Count the lines containing "javascript" in the entries underneath, and state that count without anything else.

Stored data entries
####################

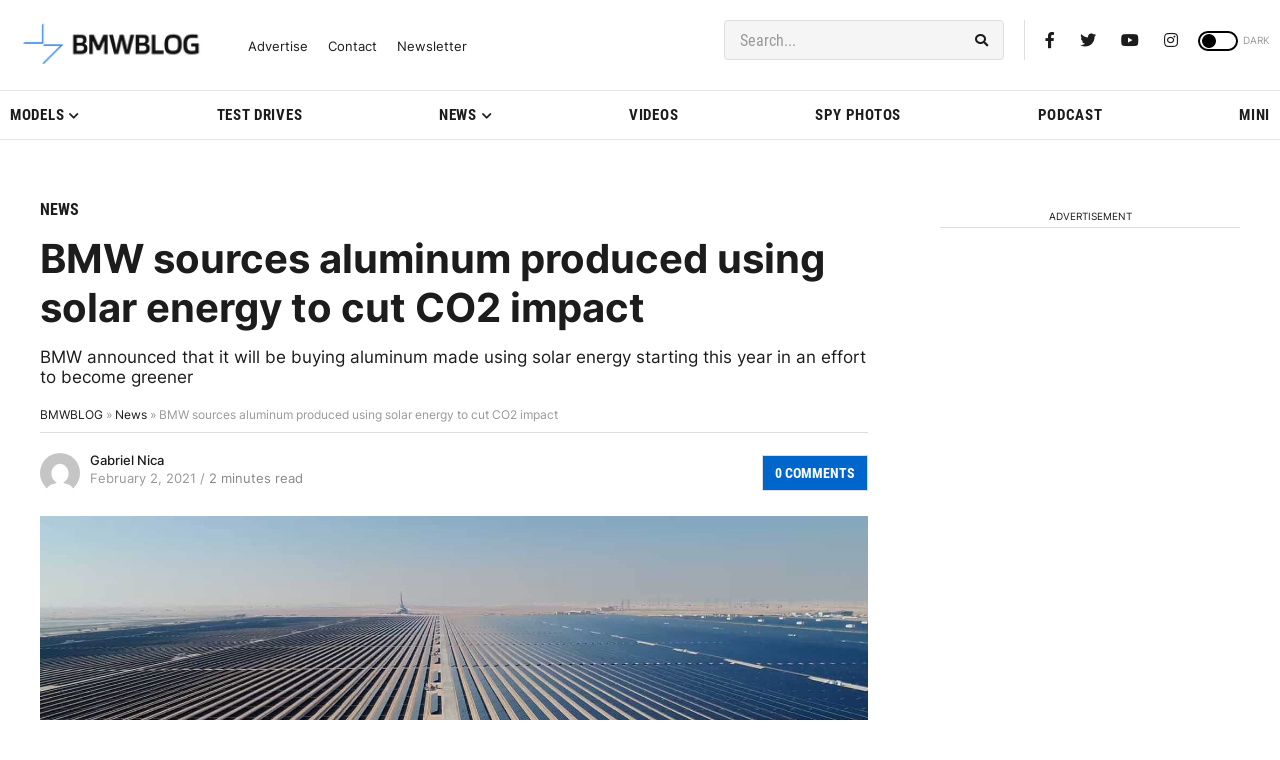

--- FILE ---
content_type: application/javascript; charset=UTF-8
request_url: https://bmwblog.disqus.com/count-data.js?1=395099%20https%3A%2F%2Fwww.bmwblog.com%2F%3Fp%3D395099&1=509692%20https%3A%2F%2Fwww.bmwblog.com%2F%3Fp%3D509692&1=509695%20https%3A%2F%2Fwww.bmwblog.com%2F%3Fp%3D509695&1=509702%20https%3A%2F%2Fwww.bmwblog.com%2F%3Fp%3D509702&1=509716%20https%3A%2F%2Fwww.bmwblog.com%2F%3Fp%3D509716&1=509737%20https%3A%2F%2Fwww.bmwblog.com%2F%3Fp%3D509737
body_size: 609
content:
var DISQUSWIDGETS;

if (typeof DISQUSWIDGETS != 'undefined') {
    DISQUSWIDGETS.displayCount({"text":{"and":"and","comments":{"zero":"0 Comments","multiple":"{num} Comments","one":"1 Comments"}},"counts":[{"id":"509692 https:\/\/www.bmwblog.com\/?p=509692","comments":13},{"id":"509695 https:\/\/www.bmwblog.com\/?p=509695","comments":2},{"id":"509716 https:\/\/www.bmwblog.com\/?p=509716","comments":0},{"id":"509737 https:\/\/www.bmwblog.com\/?p=509737","comments":2},{"id":"509702 https:\/\/www.bmwblog.com\/?p=509702","comments":35},{"id":"395099 https:\/\/www.bmwblog.com\/?p=395099","comments":0}]});
}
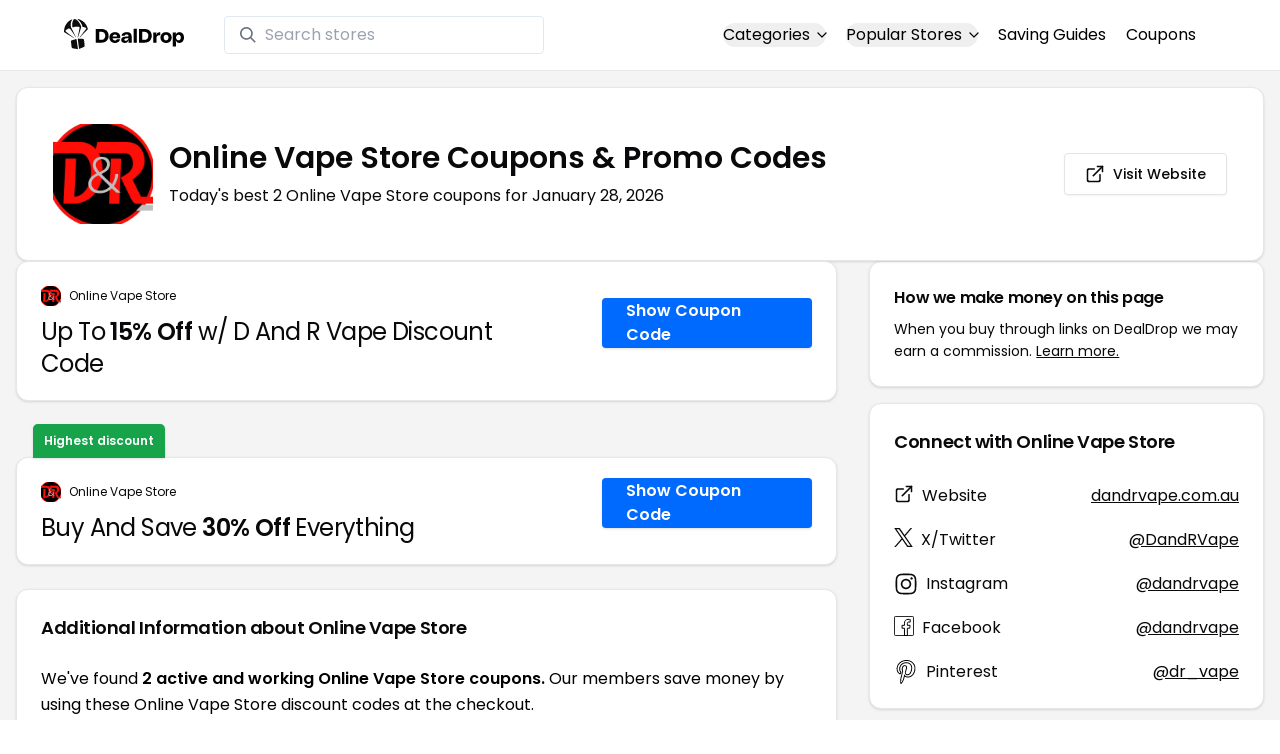

--- FILE ---
content_type: application/javascript
request_url: https://www.dealdrop.com/_app/immutable/nodes/2.BlyjatX1.js
body_size: 52
content:
import{s as w,c as F,a as _,b as u,i as p,u as H,g as S,d as q,e as c}from"../chunks/scheduler.DlVkZLoS.js";import{S as v,i as C,c as d,a as g,m as b,t as l,b as $,d as y}from"../chunks/index.B9YXTKJh.js";import{H as L,F as j}from"../chunks/Footer.Cy4nQeTe.js";function k(r){let s,f,i,a,n;s=new L({});const m=r[1].default,e=F(m,r,r[0],null);return a=new j({}),{c(){d(s.$$.fragment),f=_(),e&&e.c(),i=_(),d(a.$$.fragment)},l(t){g(s.$$.fragment,t),f=u(t),e&&e.l(t),i=u(t),g(a.$$.fragment,t)},m(t,o){b(s,t,o),p(t,f,o),e&&e.m(t,o),p(t,i,o),b(a,t,o),n=!0},p(t,[o]){e&&e.p&&(!n||o&1)&&H(e,m,t,t[0],n?q(m,t[0],o,null):S(t[0]),null)},i(t){n||(l(s.$$.fragment,t),l(e,t),l(a.$$.fragment,t),n=!0)},o(t){$(s.$$.fragment,t),$(e,t),$(a.$$.fragment,t),n=!1},d(t){t&&(c(f),c(i)),y(s,t),e&&e.d(t),y(a,t)}}}function z(r,s,f){let{$$slots:i={},$$scope:a}=s;return r.$$set=n=>{"$$scope"in n&&f(0,a=n.$$scope)},[a,i]}class E extends v{constructor(s){super(),C(this,s,z,k,w,{})}}export{E as component};
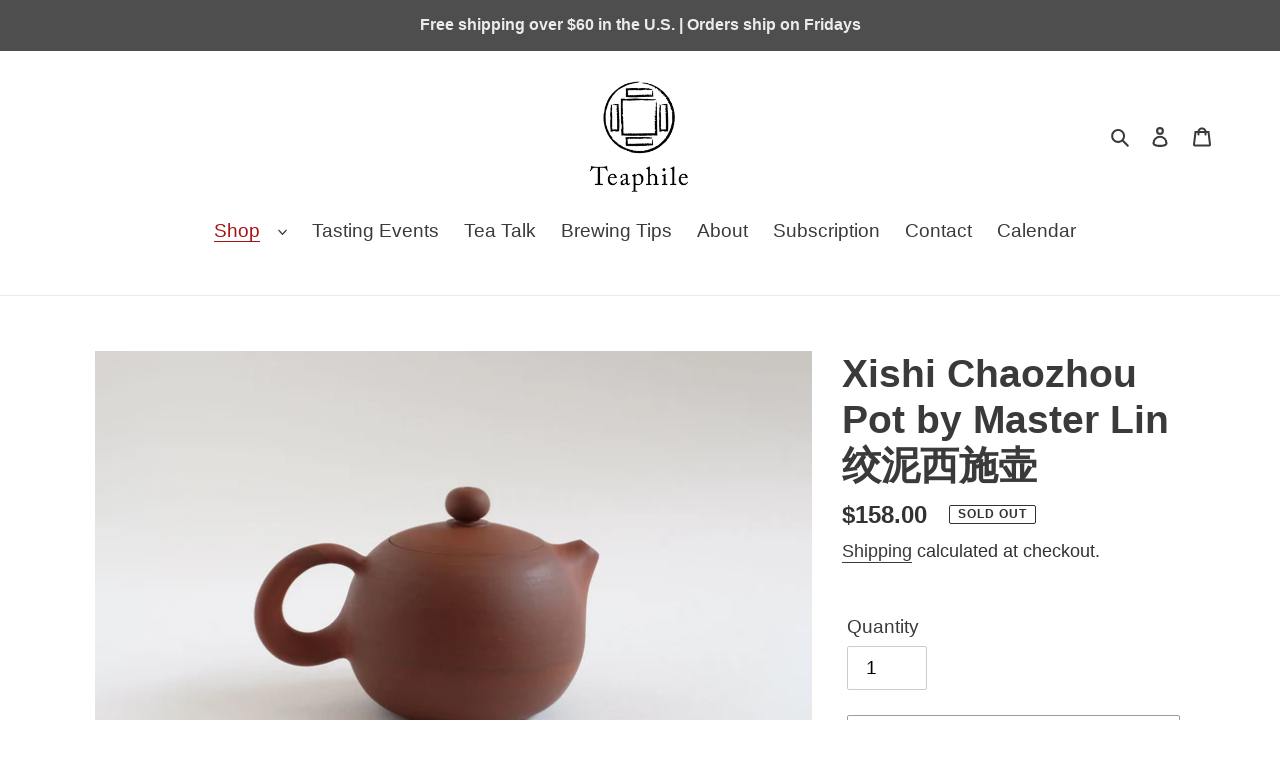

--- FILE ---
content_type: application/x-javascript
request_url: https://app.sealsubscriptions.com/shopify/public/status/shop/teaphilelife.myshopify.com.js?1769252081
body_size: -287
content:
var sealsubscriptions_settings_updated='1743004438c';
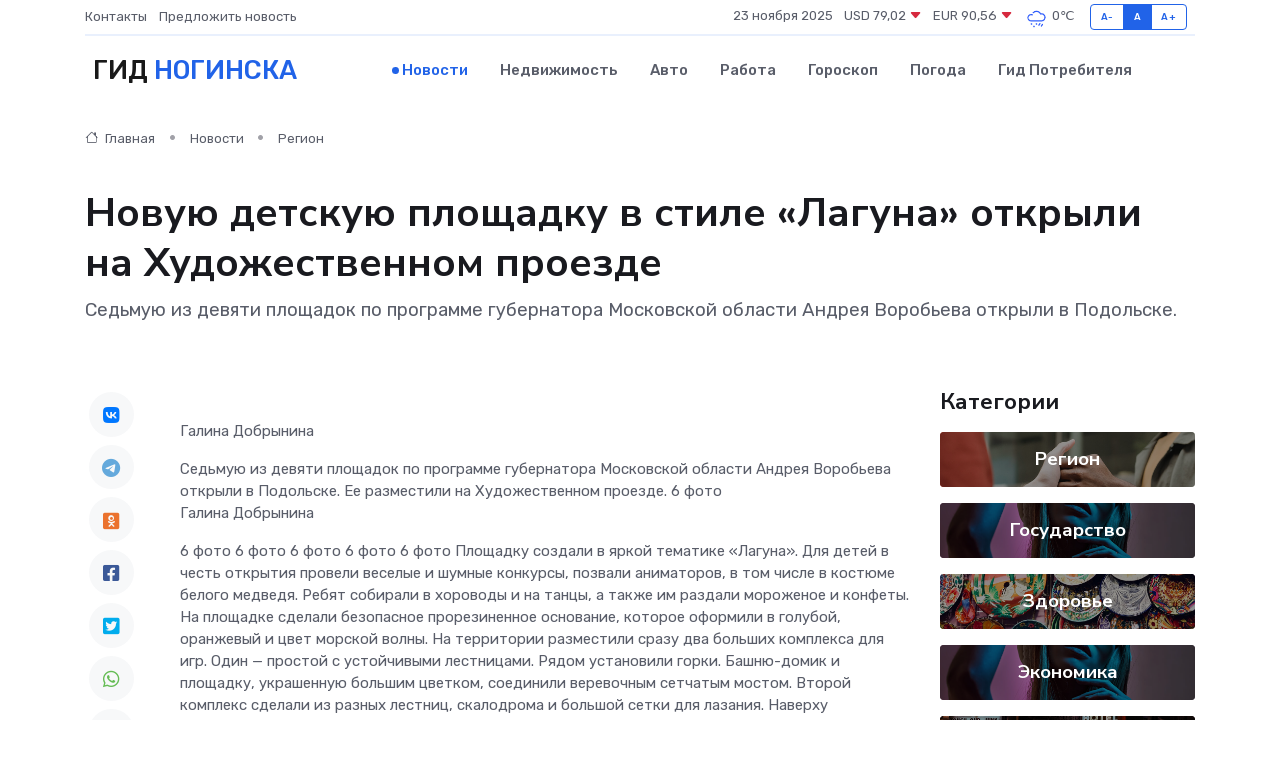

--- FILE ---
content_type: text/html; charset=utf-8
request_url: https://www.google.com/recaptcha/api2/aframe
body_size: 268
content:
<!DOCTYPE HTML><html><head><meta http-equiv="content-type" content="text/html; charset=UTF-8"></head><body><script nonce="jr1bFDqOLO3JSYxeUd239w">/** Anti-fraud and anti-abuse applications only. See google.com/recaptcha */ try{var clients={'sodar':'https://pagead2.googlesyndication.com/pagead/sodar?'};window.addEventListener("message",function(a){try{if(a.source===window.parent){var b=JSON.parse(a.data);var c=clients[b['id']];if(c){var d=document.createElement('img');d.src=c+b['params']+'&rc='+(localStorage.getItem("rc::a")?sessionStorage.getItem("rc::b"):"");window.document.body.appendChild(d);sessionStorage.setItem("rc::e",parseInt(sessionStorage.getItem("rc::e")||0)+1);localStorage.setItem("rc::h",'1763854677735');}}}catch(b){}});window.parent.postMessage("_grecaptcha_ready", "*");}catch(b){}</script></body></html>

####################

* **Task answer**
3